Input data:
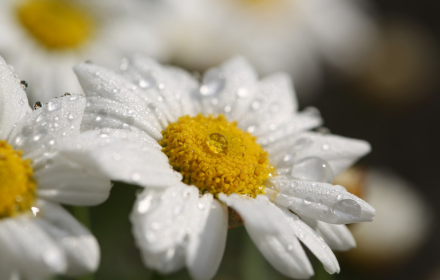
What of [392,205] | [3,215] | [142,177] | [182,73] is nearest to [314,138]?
[182,73]

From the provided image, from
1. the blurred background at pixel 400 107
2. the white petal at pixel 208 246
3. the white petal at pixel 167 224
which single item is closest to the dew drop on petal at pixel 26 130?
the white petal at pixel 167 224

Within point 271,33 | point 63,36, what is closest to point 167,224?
point 63,36

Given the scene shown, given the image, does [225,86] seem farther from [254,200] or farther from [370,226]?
[370,226]

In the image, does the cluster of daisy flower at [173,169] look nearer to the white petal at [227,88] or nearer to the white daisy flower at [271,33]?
the white petal at [227,88]

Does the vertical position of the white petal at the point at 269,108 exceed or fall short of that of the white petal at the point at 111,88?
it falls short

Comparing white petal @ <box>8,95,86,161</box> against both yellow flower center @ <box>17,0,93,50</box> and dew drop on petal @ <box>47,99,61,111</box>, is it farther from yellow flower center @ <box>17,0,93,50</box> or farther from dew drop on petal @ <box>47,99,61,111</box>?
yellow flower center @ <box>17,0,93,50</box>

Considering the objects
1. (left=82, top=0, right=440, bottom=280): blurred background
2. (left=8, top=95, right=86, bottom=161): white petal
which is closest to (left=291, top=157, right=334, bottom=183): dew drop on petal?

Problem requirements: Recast the material as a Markdown table with the columns Row and Line, beginning at the line that contains "In the image, does" and continuing through the end of the material. Give each nonblank line its own row, numbered in order, and leave out the blank lines.

Final answer:
| Row | Line |
|---|---|
| 1 | In the image, does the cluster of daisy flower at [173,169] look nearer to the white petal at [227,88] or nearer to the white daisy flower at [271,33]? |
| 2 | the white petal at [227,88] |
| 3 | Does the vertical position of the white petal at the point at 269,108 exceed or fall short of that of the white petal at the point at 111,88? |
| 4 | it falls short |
| 5 | Comparing white petal @ <box>8,95,86,161</box> against both yellow flower center @ <box>17,0,93,50</box> and dew drop on petal @ <box>47,99,61,111</box>, is it farther from yellow flower center @ <box>17,0,93,50</box> or farther from dew drop on petal @ <box>47,99,61,111</box>? |
| 6 | yellow flower center @ <box>17,0,93,50</box> |
| 7 | Considering the objects |
| 8 | 1. (left=82, top=0, right=440, bottom=280): blurred background |
| 9 | 2. (left=8, top=95, right=86, bottom=161): white petal |
| 10 | which is closest to (left=291, top=157, right=334, bottom=183): dew drop on petal? |